_What you should do_
Every entry that follows should be reproduced exactly.

_Raw data_
· · ·

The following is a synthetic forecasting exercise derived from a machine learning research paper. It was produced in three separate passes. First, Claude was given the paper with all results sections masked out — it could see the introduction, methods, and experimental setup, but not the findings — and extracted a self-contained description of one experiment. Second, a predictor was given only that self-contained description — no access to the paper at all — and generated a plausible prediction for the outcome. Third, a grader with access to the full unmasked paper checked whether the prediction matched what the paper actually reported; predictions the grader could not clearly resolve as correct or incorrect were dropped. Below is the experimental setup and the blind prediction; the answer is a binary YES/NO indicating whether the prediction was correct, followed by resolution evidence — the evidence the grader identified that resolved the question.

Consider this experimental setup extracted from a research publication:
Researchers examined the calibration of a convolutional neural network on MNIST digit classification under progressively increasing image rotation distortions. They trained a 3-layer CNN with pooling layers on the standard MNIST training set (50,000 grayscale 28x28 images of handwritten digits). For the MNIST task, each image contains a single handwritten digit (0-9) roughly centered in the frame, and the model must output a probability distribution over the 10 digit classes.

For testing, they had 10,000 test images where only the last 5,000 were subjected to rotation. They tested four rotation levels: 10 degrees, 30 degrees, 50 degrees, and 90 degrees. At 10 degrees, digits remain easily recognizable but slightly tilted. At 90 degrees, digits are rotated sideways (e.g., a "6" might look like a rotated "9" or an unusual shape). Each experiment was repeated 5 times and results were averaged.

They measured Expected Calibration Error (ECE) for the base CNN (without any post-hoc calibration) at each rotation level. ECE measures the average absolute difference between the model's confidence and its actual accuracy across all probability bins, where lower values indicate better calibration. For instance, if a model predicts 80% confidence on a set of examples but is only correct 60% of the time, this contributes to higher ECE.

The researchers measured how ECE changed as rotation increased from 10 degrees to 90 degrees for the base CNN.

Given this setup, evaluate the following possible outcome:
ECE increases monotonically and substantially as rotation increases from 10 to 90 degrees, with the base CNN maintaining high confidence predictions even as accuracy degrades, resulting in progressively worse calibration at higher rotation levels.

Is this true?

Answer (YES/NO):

· · ·

_Solution for this task_
The following is a synthetic forecasting exercise derived from a machine learning research paper. It was produced in three separate passes. First, Claude was given the paper with all results sections masked out — it could see the introduction, methods, and experimental setup, but not the findings — and extracted a self-contained description of one experiment. Second, a predictor was given only that self-contained description — no access to the paper at all — and generated a plausible prediction for the outcome. Third, a grader with access to the full unmasked paper checked whether the prediction matched what the paper actually reported; predictions the grader could not clearly resolve as correct or incorrect were dropped. Below is the experimental setup and the blind prediction; the answer is a binary YES/NO indicating whether the prediction was correct, followed by resolution evidence — the evidence the grader identified that resolved the question.

Consider this experimental setup extracted from a research publication:
Researchers examined the calibration of a convolutional neural network on MNIST digit classification under progressively increasing image rotation distortions. They trained a 3-layer CNN with pooling layers on the standard MNIST training set (50,000 grayscale 28x28 images of handwritten digits). For the MNIST task, each image contains a single handwritten digit (0-9) roughly centered in the frame, and the model must output a probability distribution over the 10 digit classes.

For testing, they had 10,000 test images where only the last 5,000 were subjected to rotation. They tested four rotation levels: 10 degrees, 30 degrees, 50 degrees, and 90 degrees. At 10 degrees, digits remain easily recognizable but slightly tilted. At 90 degrees, digits are rotated sideways (e.g., a "6" might look like a rotated "9" or an unusual shape). Each experiment was repeated 5 times and results were averaged.

They measured Expected Calibration Error (ECE) for the base CNN (without any post-hoc calibration) at each rotation level. ECE measures the average absolute difference between the model's confidence and its actual accuracy across all probability bins, where lower values indicate better calibration. For instance, if a model predicts 80% confidence on a set of examples but is only correct 60% of the time, this contributes to higher ECE.

The researchers measured how ECE changed as rotation increased from 10 degrees to 90 degrees for the base CNN.

Given this setup, evaluate the following possible outcome:
ECE increases monotonically and substantially as rotation increases from 10 to 90 degrees, with the base CNN maintaining high confidence predictions even as accuracy degrades, resulting in progressively worse calibration at higher rotation levels.

Is this true?

Answer (YES/NO):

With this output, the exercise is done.